Usage Reference

Config file

The most important part of the library is a user-defined config yaml file. It has five separate sections: training, pruning, quantization, finetuning, and fitcompress section, currently maintained by TensorFlow only, parameters. By default, the parameters in the config are the following:

Training parameters

The following table outlines the primary parameters used to configure the training process:

Field	Type	Default	Description
`epochs`	int	`200`	Total number of training epochs.
`fine_tuning_epochs`	int	`0`	Additional epochs for fine-tuning.
`pretraining_epochs`	int	`50`	Pretraining / warm-up epochs.
`rewind`	str	`"never"`	Weight rewinding policy.
`rounds`	int	`1`	Number of prune–fine-tune cycles.
`save_weights_epoch`	int	`-1`	Save checkpoint at this epoch (`-1` disables).

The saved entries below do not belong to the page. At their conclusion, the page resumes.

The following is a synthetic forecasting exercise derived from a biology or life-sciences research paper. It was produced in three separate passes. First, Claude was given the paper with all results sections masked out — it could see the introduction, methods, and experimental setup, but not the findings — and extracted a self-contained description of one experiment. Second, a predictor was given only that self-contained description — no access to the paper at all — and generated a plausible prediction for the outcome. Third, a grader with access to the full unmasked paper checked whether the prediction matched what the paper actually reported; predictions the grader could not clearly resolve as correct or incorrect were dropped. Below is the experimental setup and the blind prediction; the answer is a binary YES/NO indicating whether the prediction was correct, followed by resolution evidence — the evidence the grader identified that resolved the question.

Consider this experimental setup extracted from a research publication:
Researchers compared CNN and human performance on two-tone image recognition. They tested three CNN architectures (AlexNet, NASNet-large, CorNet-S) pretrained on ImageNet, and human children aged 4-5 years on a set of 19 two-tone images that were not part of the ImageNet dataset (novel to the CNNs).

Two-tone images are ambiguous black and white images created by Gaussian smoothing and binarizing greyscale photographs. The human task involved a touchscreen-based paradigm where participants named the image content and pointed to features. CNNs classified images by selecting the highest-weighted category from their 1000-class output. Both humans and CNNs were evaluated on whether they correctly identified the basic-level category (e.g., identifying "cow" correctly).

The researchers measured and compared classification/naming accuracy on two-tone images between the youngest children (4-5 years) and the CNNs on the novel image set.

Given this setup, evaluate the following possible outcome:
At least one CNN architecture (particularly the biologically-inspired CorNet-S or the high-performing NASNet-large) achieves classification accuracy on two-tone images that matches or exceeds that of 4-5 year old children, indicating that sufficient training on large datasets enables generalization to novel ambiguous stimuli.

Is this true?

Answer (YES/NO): YES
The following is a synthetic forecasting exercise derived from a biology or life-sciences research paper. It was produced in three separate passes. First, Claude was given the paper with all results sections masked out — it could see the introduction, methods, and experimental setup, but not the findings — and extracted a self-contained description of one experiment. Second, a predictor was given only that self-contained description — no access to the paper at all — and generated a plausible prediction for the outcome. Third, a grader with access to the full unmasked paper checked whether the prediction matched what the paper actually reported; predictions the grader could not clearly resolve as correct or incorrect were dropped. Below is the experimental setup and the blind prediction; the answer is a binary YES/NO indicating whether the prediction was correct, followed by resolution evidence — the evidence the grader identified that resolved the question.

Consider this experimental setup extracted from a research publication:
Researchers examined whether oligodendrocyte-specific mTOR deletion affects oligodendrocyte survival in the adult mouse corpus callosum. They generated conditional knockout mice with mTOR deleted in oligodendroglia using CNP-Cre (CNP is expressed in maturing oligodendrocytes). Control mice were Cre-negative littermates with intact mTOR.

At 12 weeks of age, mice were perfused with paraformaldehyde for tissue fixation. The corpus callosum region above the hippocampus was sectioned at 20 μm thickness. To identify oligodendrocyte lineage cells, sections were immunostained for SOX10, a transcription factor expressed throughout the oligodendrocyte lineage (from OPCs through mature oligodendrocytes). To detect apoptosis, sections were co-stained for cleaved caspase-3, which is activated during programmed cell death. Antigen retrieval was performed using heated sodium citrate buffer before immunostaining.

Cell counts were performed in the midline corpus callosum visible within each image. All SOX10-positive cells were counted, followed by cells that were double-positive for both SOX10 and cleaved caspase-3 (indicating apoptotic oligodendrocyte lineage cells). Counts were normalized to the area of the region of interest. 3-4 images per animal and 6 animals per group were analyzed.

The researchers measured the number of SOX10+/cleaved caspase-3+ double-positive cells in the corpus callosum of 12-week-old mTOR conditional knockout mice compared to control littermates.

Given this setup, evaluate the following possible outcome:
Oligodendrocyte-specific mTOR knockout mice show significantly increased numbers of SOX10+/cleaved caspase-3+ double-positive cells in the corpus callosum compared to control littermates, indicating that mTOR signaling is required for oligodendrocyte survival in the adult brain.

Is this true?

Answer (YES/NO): YES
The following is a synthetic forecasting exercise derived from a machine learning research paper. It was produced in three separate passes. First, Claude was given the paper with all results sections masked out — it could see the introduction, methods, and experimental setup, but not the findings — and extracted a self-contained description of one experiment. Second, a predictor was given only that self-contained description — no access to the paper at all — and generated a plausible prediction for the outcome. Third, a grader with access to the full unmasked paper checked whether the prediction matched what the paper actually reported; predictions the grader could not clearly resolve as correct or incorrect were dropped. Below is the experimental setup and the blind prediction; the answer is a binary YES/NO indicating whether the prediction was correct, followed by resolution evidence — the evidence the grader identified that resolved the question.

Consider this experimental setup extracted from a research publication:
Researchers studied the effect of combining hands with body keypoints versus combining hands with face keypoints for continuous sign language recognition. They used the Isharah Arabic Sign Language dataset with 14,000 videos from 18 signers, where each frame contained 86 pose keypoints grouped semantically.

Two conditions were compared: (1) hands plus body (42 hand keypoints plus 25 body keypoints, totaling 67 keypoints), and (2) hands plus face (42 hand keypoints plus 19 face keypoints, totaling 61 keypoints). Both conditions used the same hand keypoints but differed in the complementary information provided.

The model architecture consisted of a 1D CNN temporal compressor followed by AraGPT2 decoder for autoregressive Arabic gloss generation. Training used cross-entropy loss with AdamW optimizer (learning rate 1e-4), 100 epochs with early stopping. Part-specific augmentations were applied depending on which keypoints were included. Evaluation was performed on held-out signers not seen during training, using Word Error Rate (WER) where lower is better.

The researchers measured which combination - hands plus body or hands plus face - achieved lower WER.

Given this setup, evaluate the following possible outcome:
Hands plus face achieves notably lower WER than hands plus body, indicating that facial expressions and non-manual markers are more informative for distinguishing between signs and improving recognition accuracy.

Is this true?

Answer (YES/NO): NO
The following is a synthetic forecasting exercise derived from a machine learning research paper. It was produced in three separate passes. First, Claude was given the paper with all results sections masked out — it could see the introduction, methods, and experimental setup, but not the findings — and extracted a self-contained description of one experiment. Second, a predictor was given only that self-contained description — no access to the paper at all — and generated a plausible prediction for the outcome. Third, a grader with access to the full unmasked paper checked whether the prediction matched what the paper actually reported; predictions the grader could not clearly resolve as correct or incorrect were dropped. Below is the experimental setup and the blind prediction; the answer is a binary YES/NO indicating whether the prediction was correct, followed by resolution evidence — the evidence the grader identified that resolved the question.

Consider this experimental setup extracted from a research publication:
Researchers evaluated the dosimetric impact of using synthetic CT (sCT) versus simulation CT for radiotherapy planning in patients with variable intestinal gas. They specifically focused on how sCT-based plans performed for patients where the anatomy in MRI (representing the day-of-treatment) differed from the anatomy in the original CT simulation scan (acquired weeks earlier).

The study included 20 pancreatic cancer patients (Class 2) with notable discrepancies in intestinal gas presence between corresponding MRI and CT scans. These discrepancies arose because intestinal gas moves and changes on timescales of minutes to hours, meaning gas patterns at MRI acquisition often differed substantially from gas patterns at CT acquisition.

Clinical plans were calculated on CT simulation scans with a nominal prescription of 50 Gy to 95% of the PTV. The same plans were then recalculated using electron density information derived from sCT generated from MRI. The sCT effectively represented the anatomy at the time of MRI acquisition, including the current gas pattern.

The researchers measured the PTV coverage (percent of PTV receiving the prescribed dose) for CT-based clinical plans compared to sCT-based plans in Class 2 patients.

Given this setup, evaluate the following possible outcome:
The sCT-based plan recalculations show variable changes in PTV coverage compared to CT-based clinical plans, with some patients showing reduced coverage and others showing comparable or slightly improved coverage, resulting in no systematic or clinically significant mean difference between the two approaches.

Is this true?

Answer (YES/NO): NO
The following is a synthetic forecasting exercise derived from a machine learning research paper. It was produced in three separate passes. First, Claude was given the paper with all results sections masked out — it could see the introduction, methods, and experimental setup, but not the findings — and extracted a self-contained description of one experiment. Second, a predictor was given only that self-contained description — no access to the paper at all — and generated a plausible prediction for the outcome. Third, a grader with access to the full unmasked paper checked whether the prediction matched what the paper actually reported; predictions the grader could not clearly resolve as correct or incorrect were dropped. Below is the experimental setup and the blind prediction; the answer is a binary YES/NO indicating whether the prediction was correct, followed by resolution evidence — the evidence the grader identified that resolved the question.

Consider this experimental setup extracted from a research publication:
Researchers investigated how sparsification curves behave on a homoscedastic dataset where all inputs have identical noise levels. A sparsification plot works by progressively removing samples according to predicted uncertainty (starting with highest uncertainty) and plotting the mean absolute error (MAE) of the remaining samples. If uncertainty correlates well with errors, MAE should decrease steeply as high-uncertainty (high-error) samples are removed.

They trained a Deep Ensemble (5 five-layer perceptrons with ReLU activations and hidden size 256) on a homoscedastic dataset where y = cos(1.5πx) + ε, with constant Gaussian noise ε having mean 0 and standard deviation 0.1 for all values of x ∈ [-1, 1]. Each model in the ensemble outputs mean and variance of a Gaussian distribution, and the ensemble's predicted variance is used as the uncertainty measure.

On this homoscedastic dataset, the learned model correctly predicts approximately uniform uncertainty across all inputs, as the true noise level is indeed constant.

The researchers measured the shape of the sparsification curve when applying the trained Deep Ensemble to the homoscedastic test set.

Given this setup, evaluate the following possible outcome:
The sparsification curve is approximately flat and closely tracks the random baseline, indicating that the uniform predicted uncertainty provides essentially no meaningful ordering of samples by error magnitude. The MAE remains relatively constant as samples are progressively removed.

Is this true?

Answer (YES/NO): YES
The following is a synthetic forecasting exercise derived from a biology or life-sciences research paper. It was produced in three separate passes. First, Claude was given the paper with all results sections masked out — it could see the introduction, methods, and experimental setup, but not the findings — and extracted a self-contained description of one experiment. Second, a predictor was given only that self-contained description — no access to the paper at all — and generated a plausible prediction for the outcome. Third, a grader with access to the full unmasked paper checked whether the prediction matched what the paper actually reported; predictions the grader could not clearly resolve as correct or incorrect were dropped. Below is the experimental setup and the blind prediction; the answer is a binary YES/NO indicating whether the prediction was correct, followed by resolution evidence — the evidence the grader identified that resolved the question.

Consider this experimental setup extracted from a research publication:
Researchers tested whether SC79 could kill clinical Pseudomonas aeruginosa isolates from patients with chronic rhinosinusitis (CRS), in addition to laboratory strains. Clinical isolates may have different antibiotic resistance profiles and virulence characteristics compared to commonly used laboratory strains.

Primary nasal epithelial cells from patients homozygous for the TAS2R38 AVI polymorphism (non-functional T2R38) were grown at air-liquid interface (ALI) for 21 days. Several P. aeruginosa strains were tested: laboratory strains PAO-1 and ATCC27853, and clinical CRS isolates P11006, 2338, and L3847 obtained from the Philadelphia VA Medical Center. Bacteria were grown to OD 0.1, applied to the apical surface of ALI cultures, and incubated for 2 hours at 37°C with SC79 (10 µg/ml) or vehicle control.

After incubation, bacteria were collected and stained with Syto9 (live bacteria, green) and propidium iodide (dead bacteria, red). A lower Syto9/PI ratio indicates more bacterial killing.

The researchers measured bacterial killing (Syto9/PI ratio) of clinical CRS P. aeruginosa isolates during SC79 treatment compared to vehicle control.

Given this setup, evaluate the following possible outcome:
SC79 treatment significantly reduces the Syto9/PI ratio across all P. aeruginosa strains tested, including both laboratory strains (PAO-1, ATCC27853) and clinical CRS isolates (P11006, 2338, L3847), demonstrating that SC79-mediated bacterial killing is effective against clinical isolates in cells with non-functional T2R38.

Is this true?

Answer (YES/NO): YES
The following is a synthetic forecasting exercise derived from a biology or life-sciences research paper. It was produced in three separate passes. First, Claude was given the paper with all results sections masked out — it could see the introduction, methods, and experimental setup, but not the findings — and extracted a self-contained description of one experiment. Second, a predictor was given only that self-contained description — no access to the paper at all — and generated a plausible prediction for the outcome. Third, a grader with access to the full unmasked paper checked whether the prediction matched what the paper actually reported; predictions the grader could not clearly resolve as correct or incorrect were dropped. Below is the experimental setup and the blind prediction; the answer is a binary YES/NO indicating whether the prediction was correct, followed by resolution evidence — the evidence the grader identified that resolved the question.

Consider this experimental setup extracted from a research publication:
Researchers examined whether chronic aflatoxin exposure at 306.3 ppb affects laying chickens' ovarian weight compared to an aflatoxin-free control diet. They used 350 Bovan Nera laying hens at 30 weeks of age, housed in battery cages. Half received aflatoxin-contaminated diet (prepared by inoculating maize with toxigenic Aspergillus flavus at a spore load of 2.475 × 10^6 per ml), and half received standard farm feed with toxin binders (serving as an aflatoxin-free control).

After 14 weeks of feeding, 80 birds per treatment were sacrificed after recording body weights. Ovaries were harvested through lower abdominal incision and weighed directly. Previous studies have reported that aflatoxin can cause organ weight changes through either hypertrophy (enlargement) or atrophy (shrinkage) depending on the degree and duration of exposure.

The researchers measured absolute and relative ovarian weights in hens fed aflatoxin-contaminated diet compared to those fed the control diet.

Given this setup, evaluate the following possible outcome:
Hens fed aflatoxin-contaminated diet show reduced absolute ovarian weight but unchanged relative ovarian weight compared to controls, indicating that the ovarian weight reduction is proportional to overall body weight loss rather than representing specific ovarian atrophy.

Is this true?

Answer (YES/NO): NO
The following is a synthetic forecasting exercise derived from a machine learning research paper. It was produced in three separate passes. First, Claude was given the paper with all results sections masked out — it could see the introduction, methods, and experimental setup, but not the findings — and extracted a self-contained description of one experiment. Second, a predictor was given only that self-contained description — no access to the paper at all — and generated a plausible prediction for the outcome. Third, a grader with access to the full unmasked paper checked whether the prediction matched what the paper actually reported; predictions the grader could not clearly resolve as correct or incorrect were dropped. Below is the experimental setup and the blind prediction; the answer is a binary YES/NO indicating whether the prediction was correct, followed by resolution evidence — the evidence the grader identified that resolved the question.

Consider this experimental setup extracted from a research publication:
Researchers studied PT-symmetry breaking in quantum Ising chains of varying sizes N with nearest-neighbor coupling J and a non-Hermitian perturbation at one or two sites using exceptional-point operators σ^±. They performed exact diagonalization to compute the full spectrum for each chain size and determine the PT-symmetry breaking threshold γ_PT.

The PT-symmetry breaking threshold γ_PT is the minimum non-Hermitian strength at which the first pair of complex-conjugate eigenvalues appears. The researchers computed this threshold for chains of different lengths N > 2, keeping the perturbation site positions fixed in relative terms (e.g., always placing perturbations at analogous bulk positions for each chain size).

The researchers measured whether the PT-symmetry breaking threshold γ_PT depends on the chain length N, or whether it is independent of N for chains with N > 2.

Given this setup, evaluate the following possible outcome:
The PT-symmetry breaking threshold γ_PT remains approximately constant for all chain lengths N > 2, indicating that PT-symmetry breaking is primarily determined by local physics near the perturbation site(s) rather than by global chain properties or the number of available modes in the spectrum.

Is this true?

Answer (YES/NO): YES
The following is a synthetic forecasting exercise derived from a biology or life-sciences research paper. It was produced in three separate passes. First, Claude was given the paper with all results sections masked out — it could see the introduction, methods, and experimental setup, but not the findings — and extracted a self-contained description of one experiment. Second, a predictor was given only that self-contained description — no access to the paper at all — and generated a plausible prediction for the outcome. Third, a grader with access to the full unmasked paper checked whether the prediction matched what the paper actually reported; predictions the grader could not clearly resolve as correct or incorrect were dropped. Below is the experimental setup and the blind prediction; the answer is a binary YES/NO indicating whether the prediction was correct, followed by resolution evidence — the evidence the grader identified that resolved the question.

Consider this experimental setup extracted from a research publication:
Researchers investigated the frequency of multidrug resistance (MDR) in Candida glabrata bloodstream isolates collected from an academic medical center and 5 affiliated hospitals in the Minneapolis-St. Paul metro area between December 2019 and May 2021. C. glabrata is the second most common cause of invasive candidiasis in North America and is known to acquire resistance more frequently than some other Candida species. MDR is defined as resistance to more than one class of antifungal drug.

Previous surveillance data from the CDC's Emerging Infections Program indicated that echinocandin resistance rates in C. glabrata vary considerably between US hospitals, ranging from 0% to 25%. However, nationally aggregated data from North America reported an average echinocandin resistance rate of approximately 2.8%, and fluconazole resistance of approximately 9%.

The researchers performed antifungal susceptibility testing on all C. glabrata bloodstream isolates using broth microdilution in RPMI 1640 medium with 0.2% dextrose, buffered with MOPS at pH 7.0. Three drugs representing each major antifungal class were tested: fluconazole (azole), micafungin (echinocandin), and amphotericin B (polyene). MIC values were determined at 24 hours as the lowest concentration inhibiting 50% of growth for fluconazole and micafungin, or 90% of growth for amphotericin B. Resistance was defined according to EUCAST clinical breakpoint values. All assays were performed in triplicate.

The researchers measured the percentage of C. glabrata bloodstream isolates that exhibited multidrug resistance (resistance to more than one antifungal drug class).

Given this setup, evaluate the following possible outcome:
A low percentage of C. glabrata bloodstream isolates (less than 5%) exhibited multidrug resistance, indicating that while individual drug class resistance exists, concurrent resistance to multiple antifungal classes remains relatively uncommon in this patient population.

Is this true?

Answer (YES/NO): YES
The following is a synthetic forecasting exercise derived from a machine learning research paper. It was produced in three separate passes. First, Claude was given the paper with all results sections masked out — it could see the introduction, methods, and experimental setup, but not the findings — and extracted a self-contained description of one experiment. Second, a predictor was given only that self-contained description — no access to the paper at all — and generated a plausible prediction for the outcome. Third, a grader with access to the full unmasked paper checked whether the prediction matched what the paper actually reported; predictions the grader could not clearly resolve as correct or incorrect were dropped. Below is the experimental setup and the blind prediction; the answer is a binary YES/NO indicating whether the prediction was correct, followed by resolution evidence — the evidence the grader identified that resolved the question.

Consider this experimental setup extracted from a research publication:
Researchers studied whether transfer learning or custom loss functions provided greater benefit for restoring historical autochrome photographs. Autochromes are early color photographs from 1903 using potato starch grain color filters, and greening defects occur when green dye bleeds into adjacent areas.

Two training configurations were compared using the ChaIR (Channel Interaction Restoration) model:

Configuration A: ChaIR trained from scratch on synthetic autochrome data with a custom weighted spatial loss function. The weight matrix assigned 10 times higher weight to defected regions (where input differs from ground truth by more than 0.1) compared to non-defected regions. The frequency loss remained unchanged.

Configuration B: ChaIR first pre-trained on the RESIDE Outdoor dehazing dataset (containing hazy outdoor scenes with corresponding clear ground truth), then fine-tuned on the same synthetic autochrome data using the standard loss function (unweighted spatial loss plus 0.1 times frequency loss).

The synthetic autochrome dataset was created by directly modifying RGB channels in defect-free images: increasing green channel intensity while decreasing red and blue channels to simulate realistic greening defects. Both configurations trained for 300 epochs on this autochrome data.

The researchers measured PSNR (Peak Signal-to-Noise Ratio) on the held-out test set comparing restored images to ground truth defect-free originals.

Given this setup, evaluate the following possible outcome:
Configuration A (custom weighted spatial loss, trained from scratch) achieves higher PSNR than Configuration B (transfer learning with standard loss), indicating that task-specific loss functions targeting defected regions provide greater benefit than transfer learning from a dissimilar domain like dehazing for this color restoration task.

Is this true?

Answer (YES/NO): NO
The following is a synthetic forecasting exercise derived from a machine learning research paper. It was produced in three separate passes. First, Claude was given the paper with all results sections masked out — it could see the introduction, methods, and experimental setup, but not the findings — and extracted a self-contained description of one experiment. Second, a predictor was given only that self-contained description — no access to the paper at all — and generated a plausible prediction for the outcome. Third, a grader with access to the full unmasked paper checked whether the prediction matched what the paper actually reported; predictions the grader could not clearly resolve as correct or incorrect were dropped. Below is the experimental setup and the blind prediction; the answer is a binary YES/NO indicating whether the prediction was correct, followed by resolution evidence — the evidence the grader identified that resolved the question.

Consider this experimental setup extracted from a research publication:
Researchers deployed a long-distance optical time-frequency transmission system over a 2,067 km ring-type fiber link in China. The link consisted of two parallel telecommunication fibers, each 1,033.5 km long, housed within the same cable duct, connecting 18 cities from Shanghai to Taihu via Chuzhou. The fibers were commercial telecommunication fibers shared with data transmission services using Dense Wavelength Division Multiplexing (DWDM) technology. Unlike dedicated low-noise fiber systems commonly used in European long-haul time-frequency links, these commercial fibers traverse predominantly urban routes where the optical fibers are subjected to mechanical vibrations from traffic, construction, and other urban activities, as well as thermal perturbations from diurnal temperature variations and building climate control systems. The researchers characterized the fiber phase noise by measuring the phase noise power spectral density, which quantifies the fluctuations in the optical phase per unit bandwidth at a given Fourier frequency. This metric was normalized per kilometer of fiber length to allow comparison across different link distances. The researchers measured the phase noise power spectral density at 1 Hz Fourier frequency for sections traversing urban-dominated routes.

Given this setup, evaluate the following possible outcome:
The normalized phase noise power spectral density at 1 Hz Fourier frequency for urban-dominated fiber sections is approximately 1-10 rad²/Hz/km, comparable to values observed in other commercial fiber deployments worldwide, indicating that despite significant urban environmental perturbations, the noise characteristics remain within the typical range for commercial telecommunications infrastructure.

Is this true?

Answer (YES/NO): NO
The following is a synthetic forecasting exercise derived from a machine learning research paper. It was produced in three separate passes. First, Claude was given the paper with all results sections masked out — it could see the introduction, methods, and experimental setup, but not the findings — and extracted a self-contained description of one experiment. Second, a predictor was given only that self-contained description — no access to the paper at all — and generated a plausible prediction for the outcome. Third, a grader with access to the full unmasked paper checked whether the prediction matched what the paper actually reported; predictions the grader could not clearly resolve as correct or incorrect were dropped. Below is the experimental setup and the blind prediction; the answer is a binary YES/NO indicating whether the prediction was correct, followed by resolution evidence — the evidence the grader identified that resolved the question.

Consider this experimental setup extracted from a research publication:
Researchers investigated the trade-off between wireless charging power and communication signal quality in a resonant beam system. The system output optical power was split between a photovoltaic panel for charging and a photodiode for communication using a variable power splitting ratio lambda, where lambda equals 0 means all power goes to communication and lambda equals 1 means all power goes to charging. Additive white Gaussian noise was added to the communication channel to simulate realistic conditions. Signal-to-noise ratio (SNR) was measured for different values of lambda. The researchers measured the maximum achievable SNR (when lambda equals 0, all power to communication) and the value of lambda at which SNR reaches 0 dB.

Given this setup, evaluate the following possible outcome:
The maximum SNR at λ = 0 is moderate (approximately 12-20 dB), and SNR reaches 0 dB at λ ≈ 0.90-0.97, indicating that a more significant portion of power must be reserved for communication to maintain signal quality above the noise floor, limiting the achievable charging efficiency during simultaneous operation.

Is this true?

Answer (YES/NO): NO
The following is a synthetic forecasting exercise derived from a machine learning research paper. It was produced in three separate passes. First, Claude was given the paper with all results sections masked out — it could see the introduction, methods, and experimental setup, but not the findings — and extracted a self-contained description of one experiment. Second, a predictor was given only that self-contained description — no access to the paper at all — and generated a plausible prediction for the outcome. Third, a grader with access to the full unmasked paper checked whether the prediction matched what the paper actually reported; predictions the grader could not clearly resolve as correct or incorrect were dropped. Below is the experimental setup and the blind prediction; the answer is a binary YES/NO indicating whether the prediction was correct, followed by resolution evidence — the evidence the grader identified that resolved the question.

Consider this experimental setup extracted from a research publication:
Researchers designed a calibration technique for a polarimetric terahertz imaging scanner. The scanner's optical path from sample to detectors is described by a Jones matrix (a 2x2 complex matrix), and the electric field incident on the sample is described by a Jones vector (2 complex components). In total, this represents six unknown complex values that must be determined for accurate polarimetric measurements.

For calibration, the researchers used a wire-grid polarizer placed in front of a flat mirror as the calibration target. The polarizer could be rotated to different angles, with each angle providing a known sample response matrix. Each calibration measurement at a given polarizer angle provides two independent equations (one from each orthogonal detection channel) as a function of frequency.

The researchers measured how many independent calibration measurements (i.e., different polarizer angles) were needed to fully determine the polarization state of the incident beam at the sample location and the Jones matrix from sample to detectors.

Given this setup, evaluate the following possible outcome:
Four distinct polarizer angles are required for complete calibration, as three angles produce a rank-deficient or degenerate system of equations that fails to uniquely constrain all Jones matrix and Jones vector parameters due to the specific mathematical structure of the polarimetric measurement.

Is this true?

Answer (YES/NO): NO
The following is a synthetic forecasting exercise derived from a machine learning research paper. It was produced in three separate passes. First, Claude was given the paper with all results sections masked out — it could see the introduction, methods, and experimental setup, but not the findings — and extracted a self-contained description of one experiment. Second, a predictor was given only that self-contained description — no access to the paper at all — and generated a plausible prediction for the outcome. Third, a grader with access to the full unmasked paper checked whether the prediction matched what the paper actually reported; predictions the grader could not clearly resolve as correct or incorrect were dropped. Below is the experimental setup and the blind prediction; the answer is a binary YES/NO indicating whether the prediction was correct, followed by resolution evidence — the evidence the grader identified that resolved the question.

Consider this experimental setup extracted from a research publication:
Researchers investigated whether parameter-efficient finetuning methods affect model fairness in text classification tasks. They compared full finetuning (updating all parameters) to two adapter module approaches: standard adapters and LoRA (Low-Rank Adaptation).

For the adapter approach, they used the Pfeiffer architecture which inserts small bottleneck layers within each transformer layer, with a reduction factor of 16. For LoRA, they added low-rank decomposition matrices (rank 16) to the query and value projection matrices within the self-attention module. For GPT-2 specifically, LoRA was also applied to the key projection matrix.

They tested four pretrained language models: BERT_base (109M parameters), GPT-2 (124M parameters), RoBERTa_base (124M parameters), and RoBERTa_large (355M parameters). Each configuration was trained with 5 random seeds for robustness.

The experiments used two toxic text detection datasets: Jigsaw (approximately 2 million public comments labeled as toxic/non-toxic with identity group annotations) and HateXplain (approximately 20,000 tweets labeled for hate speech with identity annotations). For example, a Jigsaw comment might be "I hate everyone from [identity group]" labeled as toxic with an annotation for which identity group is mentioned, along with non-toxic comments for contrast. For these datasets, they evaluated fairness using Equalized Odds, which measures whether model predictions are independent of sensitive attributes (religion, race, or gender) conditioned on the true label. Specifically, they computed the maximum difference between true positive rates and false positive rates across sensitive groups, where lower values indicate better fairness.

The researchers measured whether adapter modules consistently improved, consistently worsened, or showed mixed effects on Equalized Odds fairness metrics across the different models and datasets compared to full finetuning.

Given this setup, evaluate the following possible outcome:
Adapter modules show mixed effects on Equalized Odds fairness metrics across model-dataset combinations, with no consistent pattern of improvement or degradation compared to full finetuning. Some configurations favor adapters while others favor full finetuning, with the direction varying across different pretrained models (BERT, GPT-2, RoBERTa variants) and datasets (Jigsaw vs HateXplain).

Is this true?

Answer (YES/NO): YES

If you require additional parameters for the training or optimization loops, please define them directly in the config.yaml file.

Quantization parameters

Field	Type	Default	Description
`default_data_keep_negatives`	bool	`0`	Default k value for data quantization (0 = clamp negatives, 1 = keep).
`default_data_integer_bits`	int	`0`	Default integer bitwidth i for data quantization.
`default_data_fractional_bits`	int	`0`	Default fractional bitwidth f for data quantization.
`default_weight_keep_negatives`	bool	`0`	Default k value for weight quantization (0 or 1).
`default_weight_integer_bits`	int	`0`	Default integer bitwidth i for weight quantization.
`default_weight_fractional_bits`	int	`0`	Default fractional bitwidth f for weight quantization.
`quantize_input`	bool	`true`	Whether inputs to layers are quantized by default.
`quantize_output`	bool	`true`	Whether outputs of layers are quantized by default.
`enable_quantization`	bool	`true`	Global switch to enable or disable quantization.
`hgq_gamma`	float	`0.0`	HGQ regularization coefficient for bitwidth stability.
`hgq_beta`	float	`0.0`	HGQ loss coefficient scaling EBOPs.
`layer_specific`	dict	`{}`	Dictionary for per-layer quantization overrides.
`use_hgq`	bool	`false`	Enable or disable High Granularity Quantization (HGQ).
`use_real_tanh`	bool	`false`	Use a real `tanh` instead of hard/approximate `tanh`.
`overflow_mode_data`	str	`"SAT"`	Overflow handling mode for input and output quantizers(`SAT`, `SAT_SYM`, `WRAP`, `WRAP_SM`).
`overflow_mode_parameters`	str	`"SAT"`	Overflow handling mode for weight and biases quantizers(`SAT`, `SAT_SYM`, `WRAP`, `WRAP_SM`).
`round_mode`	str	`"RND"`	Rounding mode (`TRN`, `RND`, `RND_CONV`, `RND_ZERO`, etc.).
`use_relu_multiplier`	bool	`true`	Enable a learned bit-shift multiplier inside ReLU layers.

Fine-tuning parameters

Field	Type	Default	Description
`experiment_name`	str	`"experiment_1"`	Name of the study.
`model_name`	str	`"resnet18"`	Model architecture name.
`sampler`	str	`GridSampler`	Sampler selection for the search space.
`num_trials`	int	`0`	Number of trials.
`hyperparameter_search`	HyperparameterSearch	`{}`	Ranges for non-grid samplers.

Samplers

Field	Type	Default	Description
`type`	str	`"TPESampler"`	Sampler class name (e.g., `TPESampler`, `GridSampler`).
`params`	Dict[str, Any]	`{}`	Sampler-specific kwargs (e.g., `seed`, `search_space`).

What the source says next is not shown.